WORK TO COMPLETE -> What lines in the entries below contain the word "site"? Copy all of them.

SUPPLIED RECORDS ->
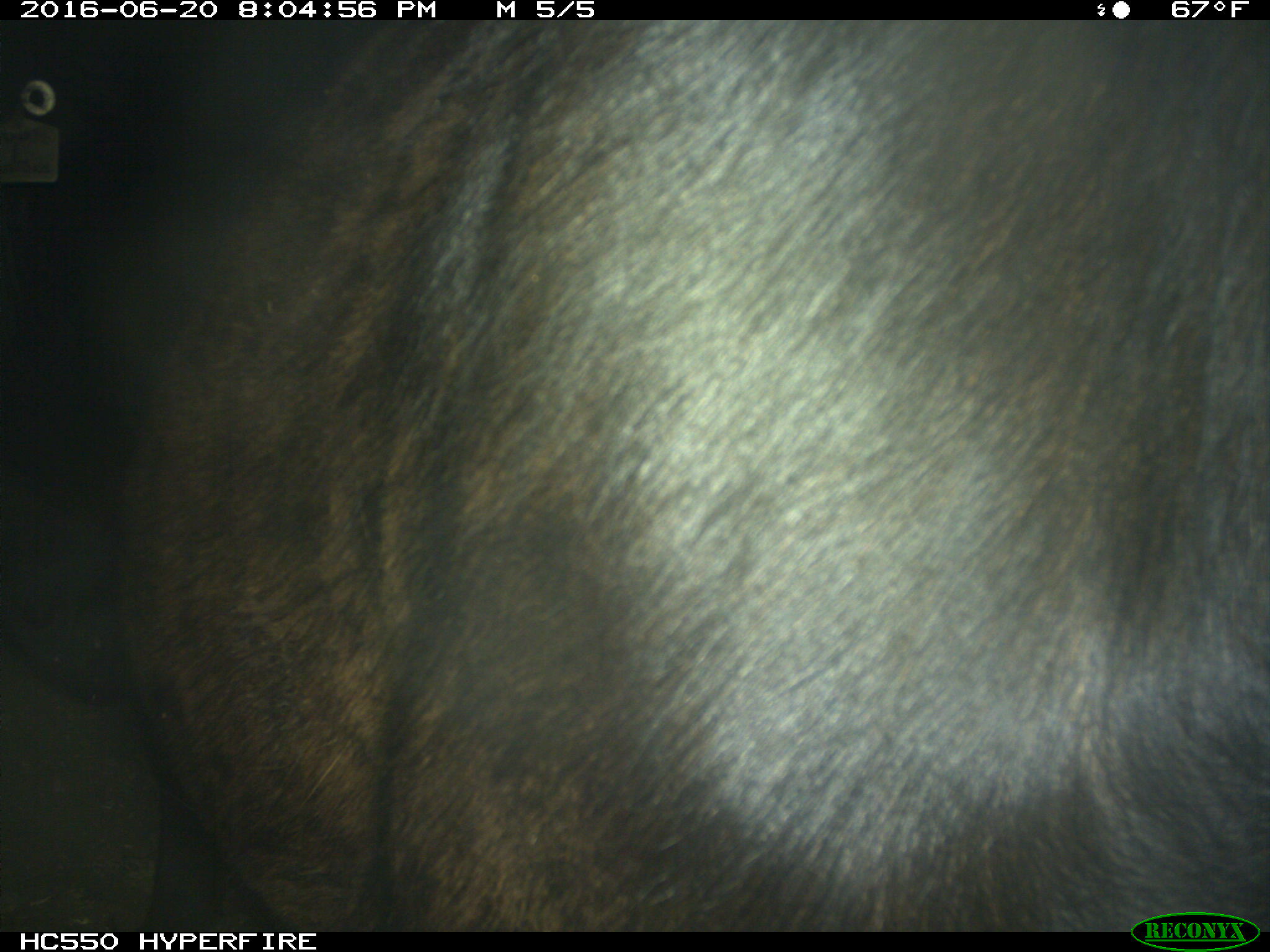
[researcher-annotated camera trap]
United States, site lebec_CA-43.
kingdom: Animalia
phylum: Chordata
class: Mammalia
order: Artiodactyla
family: Bovidae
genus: Bos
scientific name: Bos taurus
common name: domestic cow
Bos taurus (domestic cow).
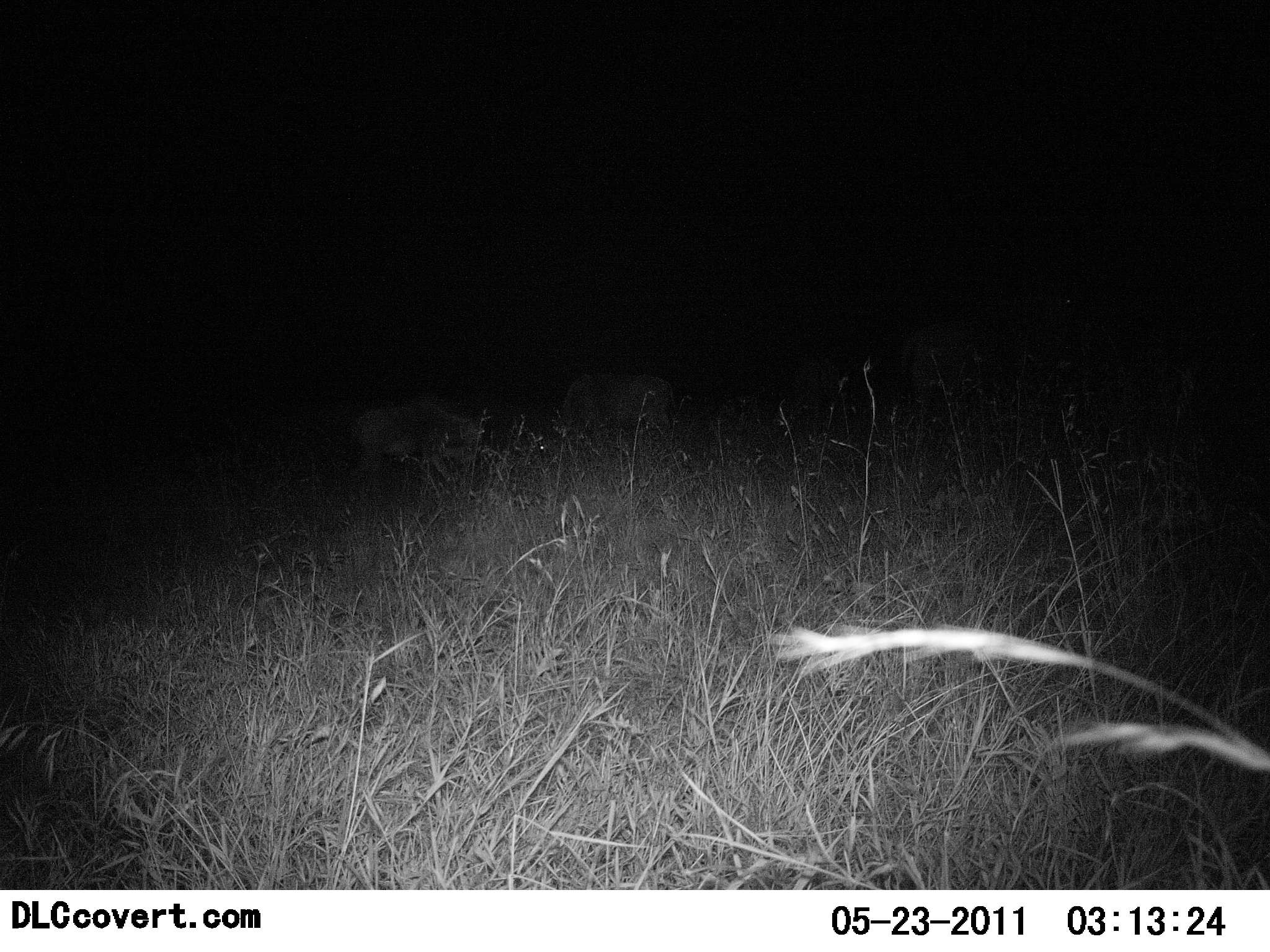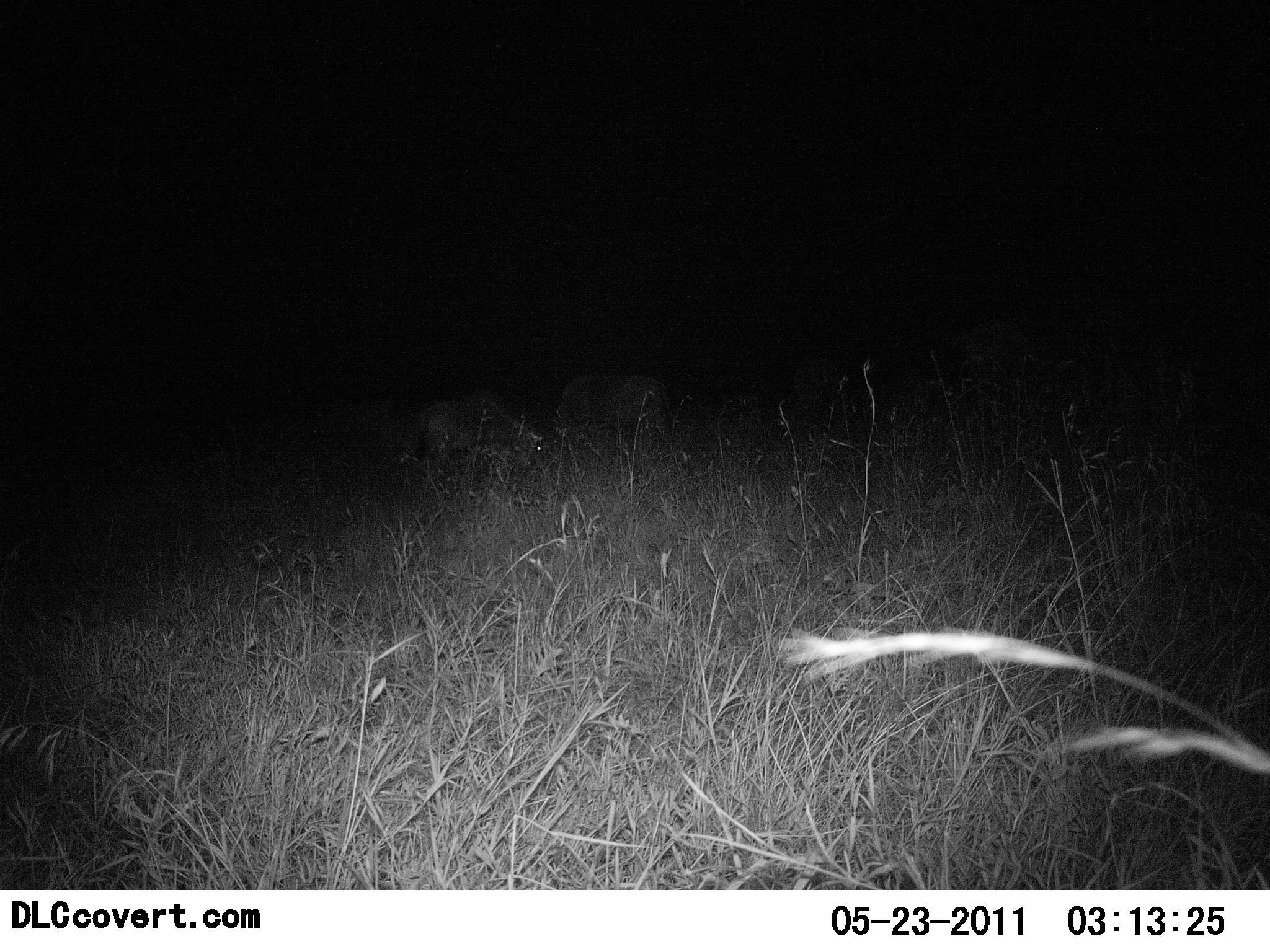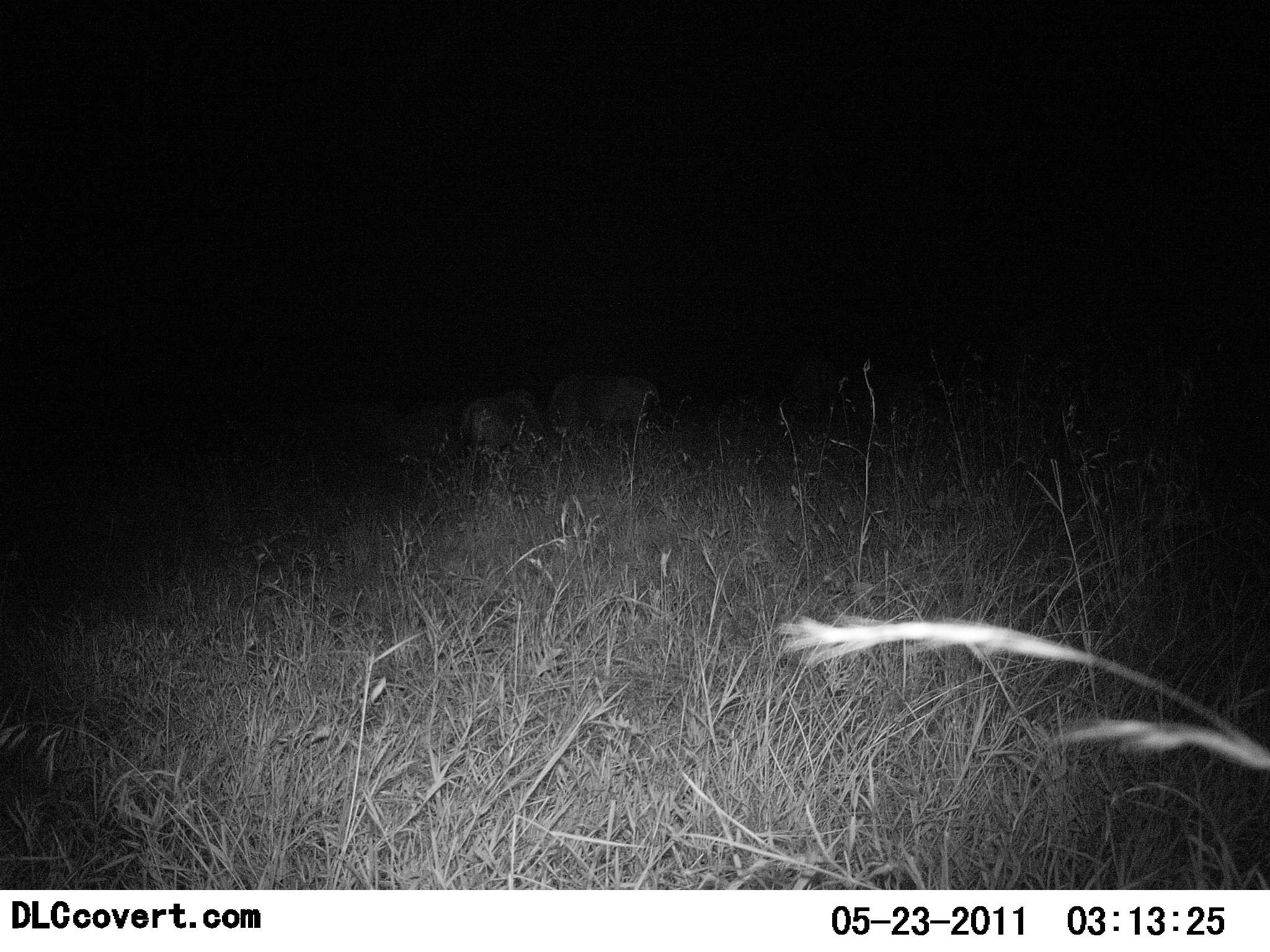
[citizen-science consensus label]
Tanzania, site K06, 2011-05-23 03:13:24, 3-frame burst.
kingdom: Animalia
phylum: Chordata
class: Mammalia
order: Carnivora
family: Hyaenidae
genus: Crocuta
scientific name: Crocuta crocuta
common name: spotted hyena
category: hyenaspotted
Hyenaspotted (spotted hyena) (Crocuta crocuta), count 3. Behavior (volunteer vote fractions): standing 50%, resting 0%, moving 67%, interacting 0%. Young present (vote fraction): 0%. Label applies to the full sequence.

EXERCISE RESULT ->
United States, site lebec_CA-43.
Tanzania, site K06, 2011-05-23 03:13:24, 3-frame burst.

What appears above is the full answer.